* _EXCERPTED TEXT_
★ ★ ★ ★
This guide explains how to deploy Proxus on Kubernetes for a high availability production topology. Use it when Docker Compose is no longer enough for your availability, update, and operations requirements.
The manifests can be tested on a local Kubernetes environment, but a real HA production deployment requires a multi-node Kubernetes cluster, reliable persistent storage, monitoring, and a backup policy. A single-node cluster can prove the topology, but it cannot survive node failure.
What This Deployment Provides
The HA deployment separates Proxus into a data layer and an application layer:
| Layer | Component | HA behavior |
|---|---|---|
| Data | PostgreSQL | 3-instance cluster with one read-write endpoint and automatic failover |
| Data | ClickHouse Keeper | 3-pod coordination quorum |
| Data | ClickHouse | 1 shard with 2 replicas for replicated telemetry storage |
| Messaging | NATS JetStream | 3-node message hub with three-replica streams |
| Application | Proxus UI | 2 replicas spread across nodes behind a Kubernetes Service |
| Edge | Proxus Gateway | 1 pod per GatewayID, restarted by Kubernetes if it fails |
| Operations | Pod Disruption Budgets | Drain protection on NATS and UI |
| Operations | Prometheus metrics | NATS exporter sidecar on every NATS pod |
| Operations | Kubernetes Secrets | NATS and PostgreSQL credentials kept out of plaintext manifests |
Gateways are singleton workloads. Do not increase replicas for the same GatewayID. To add capacity for separate sites or lines, create another gateway deployment with a different GatewayID.
Quick HA Deploy
You need a Kubernetes cluster, a default StorageClass, kubectl access, permission to install operators, a Proxus license, and access to the Proxus container images used by your release.
★ ★ ★ ★
* _MATERIAL SHOWN_
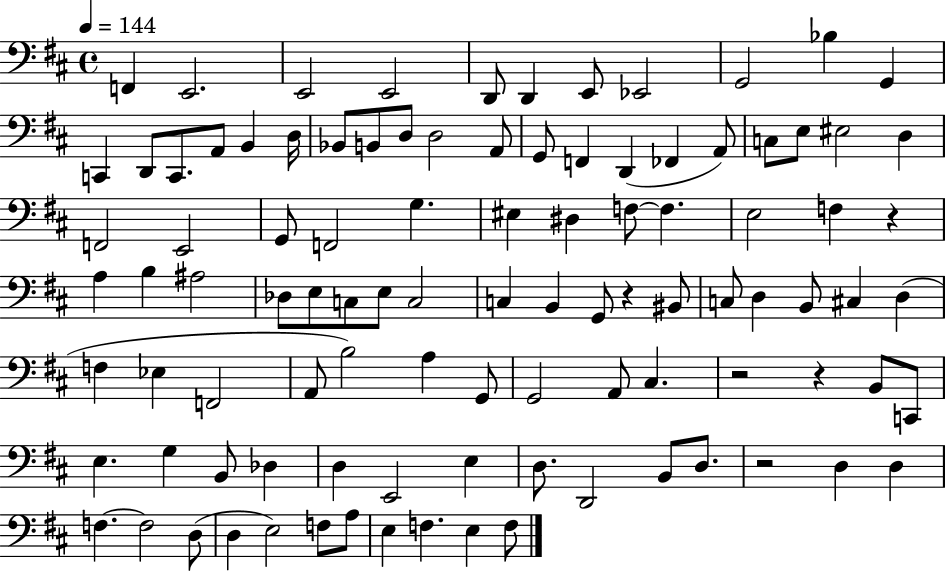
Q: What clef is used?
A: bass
★ ★ ★ ★
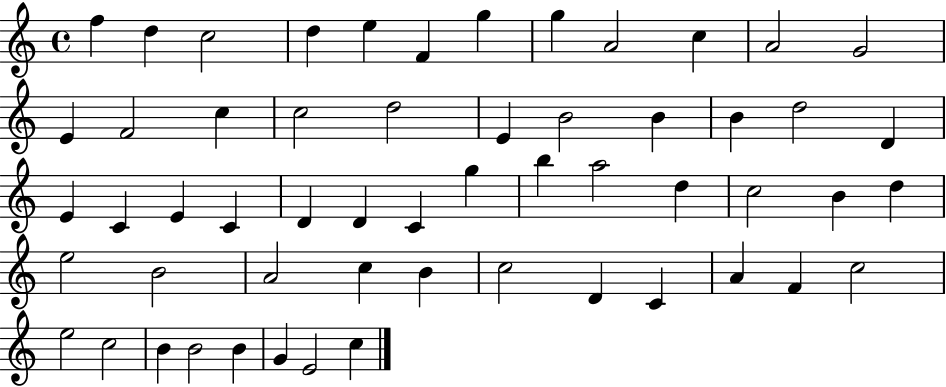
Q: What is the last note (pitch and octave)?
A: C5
★ ★ ★ ★
* _WRITTEN TASK_
Decide whether each statement agrees with the Proxus Kubernetes deployment guide. Answer yes or no for each, and quote the guide's deciding words. (a) ClickHouse runs as one shard with two replicas. (b) Capacity for a gateway should be added by raising the replica count for the same GatewayID. (c) A single-node cluster can survive node failure. The material is separate from the Proxus Kubernetes deployment guide.

* _EXPECTED OUTPUT_
(a) Yes: "1 shard with 2 replicas for replicated telemetry storage"
(b) No: "Do not increase replicas for the same GatewayID."
(c) No: "it cannot survive node failure."